Through deep learning, we could predict natural disasters, reduce the emission of polluting gases (either through its measurement for decision making or the correct use of a heating system in a building), measure biodiversity and even develop and apply the best treatment for a disease. Indeed, the possibilities are vast.
Ensuring AI is responsible
Paradoxically, the possibilities for AI are limited only by our human creativity, imagination and above all responsibility. Responsibility in AI implies transparency (to understand the logic of algorithms and ensure its objectives are publicly available), that it’s socially beneficial (i.e. its objectives are aligned with social needs) and is safe, meaning that it cannot be hacked for malfeasance.
At BothOfUs we have already adopted a few AI applications for social impact. For instance, we are using AI to calculate air pollution. CO2CO2Puff is a smart-machine-learning algorithm map, which uses real-time data to calculate air pollution on a micro level. First we look at traffic patterns of congestion, street structure, weather, sunrise, cloud coverage, population, atmospheric stability and other factors.

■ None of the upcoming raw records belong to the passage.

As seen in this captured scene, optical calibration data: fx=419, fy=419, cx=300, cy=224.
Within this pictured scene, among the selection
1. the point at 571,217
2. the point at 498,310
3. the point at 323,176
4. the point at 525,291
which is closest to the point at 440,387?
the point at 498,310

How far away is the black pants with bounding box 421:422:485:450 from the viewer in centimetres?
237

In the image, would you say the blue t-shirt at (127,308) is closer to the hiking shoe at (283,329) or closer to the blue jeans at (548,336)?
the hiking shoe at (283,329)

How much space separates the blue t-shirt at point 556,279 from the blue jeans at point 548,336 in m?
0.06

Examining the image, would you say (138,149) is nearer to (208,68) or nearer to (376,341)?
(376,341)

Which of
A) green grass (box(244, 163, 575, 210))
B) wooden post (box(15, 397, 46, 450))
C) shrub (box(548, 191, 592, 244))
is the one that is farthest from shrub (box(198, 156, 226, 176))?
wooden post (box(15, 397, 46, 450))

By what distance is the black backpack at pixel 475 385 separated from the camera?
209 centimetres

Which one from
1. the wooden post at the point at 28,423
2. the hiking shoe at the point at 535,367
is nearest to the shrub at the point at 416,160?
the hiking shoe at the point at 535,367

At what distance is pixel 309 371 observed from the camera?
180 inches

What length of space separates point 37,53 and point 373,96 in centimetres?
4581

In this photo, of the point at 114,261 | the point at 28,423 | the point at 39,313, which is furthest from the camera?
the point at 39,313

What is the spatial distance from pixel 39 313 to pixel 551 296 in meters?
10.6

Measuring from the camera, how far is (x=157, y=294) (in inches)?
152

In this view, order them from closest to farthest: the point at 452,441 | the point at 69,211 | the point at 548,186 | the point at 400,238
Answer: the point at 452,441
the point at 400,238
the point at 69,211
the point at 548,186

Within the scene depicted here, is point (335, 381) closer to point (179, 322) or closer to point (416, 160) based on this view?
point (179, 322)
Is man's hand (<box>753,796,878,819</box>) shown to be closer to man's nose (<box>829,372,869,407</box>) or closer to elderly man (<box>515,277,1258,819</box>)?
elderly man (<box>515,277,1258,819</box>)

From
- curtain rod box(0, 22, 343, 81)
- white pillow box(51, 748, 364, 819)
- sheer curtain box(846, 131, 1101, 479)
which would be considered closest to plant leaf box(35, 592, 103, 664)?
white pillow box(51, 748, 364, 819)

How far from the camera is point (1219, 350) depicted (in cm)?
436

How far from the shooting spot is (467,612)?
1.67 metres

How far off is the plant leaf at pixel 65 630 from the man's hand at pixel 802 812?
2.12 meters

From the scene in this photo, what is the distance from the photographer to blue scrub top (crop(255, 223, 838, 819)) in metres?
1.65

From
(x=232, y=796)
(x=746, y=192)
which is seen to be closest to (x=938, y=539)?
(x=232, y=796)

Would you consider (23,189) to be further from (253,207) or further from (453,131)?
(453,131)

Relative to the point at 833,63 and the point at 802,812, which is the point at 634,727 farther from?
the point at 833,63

We then compare these patterns to local air quality and wind forces. The map can provide real-time information and future predictions on pollution levels of an area or even of a single street where the air measurement stations are not available. Our goal is to help city planning endeavours and business environments explore their air quality by providing the best data and reports.
The importance of community and support
AI is also used to improve health outcomes, reduce stress, and for advancing treatments for disease. However, equally (or perhaps more) important to the actual application is the community that works together to help developers create the solutions. Take the gender-inclusive society Women in AI which raises awareness on gender diversity. These communities are central to any AI application designed to better society.
Of course, applications and communities cannot always devise social-impact-based AI solutions alone. Help is sometimes needed. That’s where concepts like AI for good, a university innovation department in Scandinavia comes into play, providing grants for research and guidance. Sweden went a step further, creating AI Sweden which establishes partnerships between smaller companies working in AI and corporates, all in the name of benefiting society.
At the end of the day, the question is not whether AI can benefit society, it’s how soon can we get started and how do it as safely as possible.
*Tegmark, Max (2017). Life 3.0 : being human in the age of artificial intelligence (First ed.). New York: Knopf. ISBN 9781101946596. OCLC 973137375.
** UBI was initially introduced in Spain as a COVID-19 measure but is now being debated for its long-term merits in society as a means of redistributing both wealth and that most important of resources; time.
Andrés Chamorro is the Business Development Manager for Spain for BothOfUs. Whilst relatively new to the team he is an expert in political science and extremely motivated and dedicated to social impact.
I think the main issue is, as always, that AI is suppose to be a tool. When we use it as such, we can make tremendous progress. When we abdicate the use of the tool for the ‘fun of the tool’, as in how far can we take this, we have lost the ethical high ground. Our social enterprise is using machine learning (part of AI) in our work to do predictive analyses. Why? Because when we improve decision-making in the non-profit sector, we become more efficient at mundane, time-consuming tasks (think unsuccessful grant proposals) allowing more time to do the important human work – connection, service, solution-finding. AI (and ML) makes that possible.